Synthetic Data for Machine Learning

In this tutorial, we’ll demonstrate how to generate a synthetic copy of the classic Boston housing prices dataset. We will train a simple linear model on the synthetic data and demonstrate that the model’s performance is competitive not just on the synthetic dataset but also the real dataset.

Loading the dataset

The Boston housing prices dataset is available through sklearn. We’ll import it here and divide it into a train/test set.

[9]:
import warnings

warnings.filterwarnings('ignore')

from sklearn.datasets import load_diabetes
from sklearn.model_selection import train_test_split

X, y = load_diabetes(return_X_y=True)
X_train, X_test, y_train, y_test = train_test_split(X, y)

Generating synthetic data

Next, we’ll use a Gaussian copula to generate a synthetic training set.

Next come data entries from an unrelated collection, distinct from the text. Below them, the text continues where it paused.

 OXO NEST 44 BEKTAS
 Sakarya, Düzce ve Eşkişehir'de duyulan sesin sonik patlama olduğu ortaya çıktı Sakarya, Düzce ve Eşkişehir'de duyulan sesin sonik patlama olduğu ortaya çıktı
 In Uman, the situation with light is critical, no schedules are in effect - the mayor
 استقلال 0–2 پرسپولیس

This simulates a scenario where a company may be unwilling to share the real dataset but is willing to release a synthetic copy which preserves many of the real dataset’s properties for researchers to use.

[10]:
import numpy as np

from copulas.multivariate import GaussianMultivariate

def create_synthetic(X, y):
    """
    This function combines X and y into a single dataset D, models it
    using a Gaussian copula, and generates a synthetic dataset S. It
    returns the new, synthetic versions of X and y.
    """
    dataset = np.concatenate([X, np.expand_dims(y, 1)], axis=1)

    model = GaussianMultivariate()
    model.fit(dataset)

    synthetic = model.sample(len(dataset))

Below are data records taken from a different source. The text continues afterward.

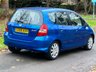 USED 2008 58 HONDA JAZZ 1.4 i-DSI SE Hatchback 5dr Petrol Manual (137 g/km, 82 bhp) 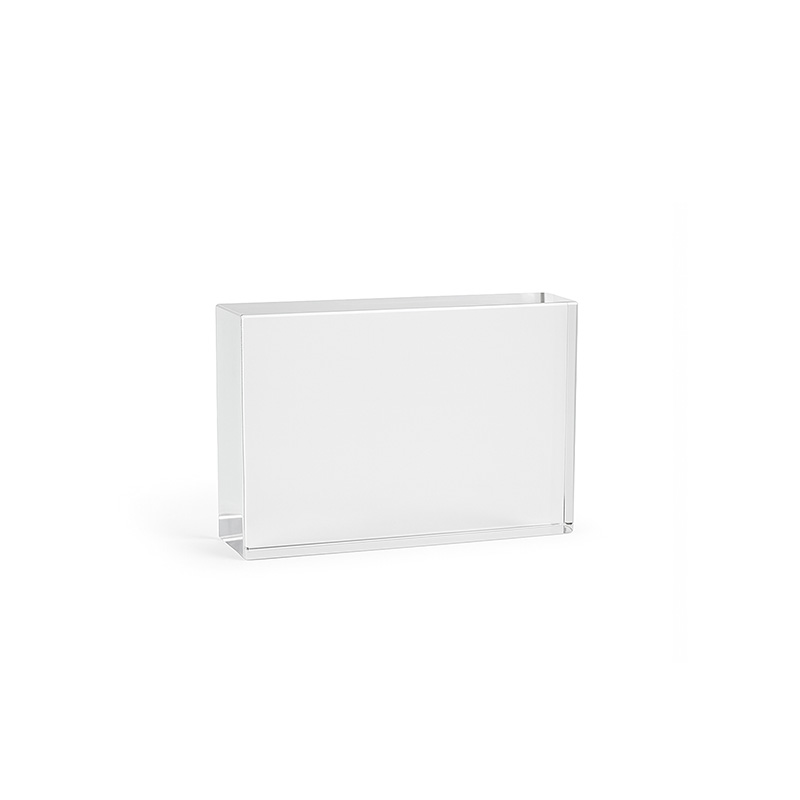 Fotopanel Rectangular de Cristal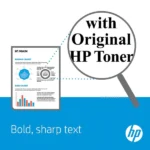 Hp P1005, P1006 Original Black Toner Cartridge 35A - Image 5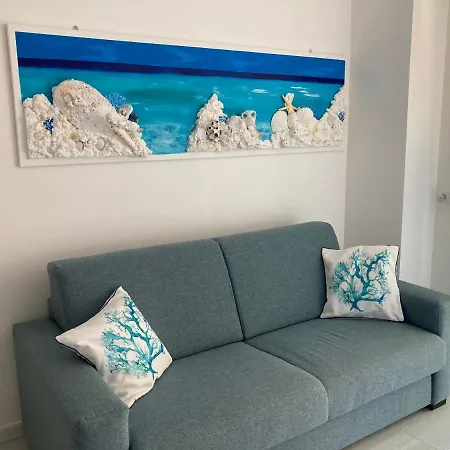 Appartement Centro Del Porto Alghero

    X = synthetic.values[:, :-1]
    y = synthetic.values[:, -1]

    return X, y

X_synthetic, y_synthetic = create_synthetic(X_train, y_train)

Training a linear model

Now we can train a simple linear model using the synthetic dataset.

[11]:
from sklearn.linear_model import ElasticNet

model = ElasticNet()
model.fit(X_synthetic, y_synthetic)
[11]:
ElasticNet()
In a Jupyter environment, please rerun this cell to show the HTML representation or trust the notebook.
On GitHub, the HTML representation is unable to render, please try loading this page with nbviewer.org.

Now, we can take this model - which is trained on the synthetic training set - and evaluate it’s performance on the real test set.

[12]:
print(model.score(X_test, y_test))
0.010323153621473069

For comparison, here’s a model that’s trained on the real training set.

[13]:
model = ElasticNet()
model.fit(X_train, y_train)
print(model.score(X_test, y_test))
0.008700399284224392

The two models perform similarly on the real test set, suggesting that our Gaussian copula has successfully captured the statistical properties of the dataset that are important for solving this regression problem.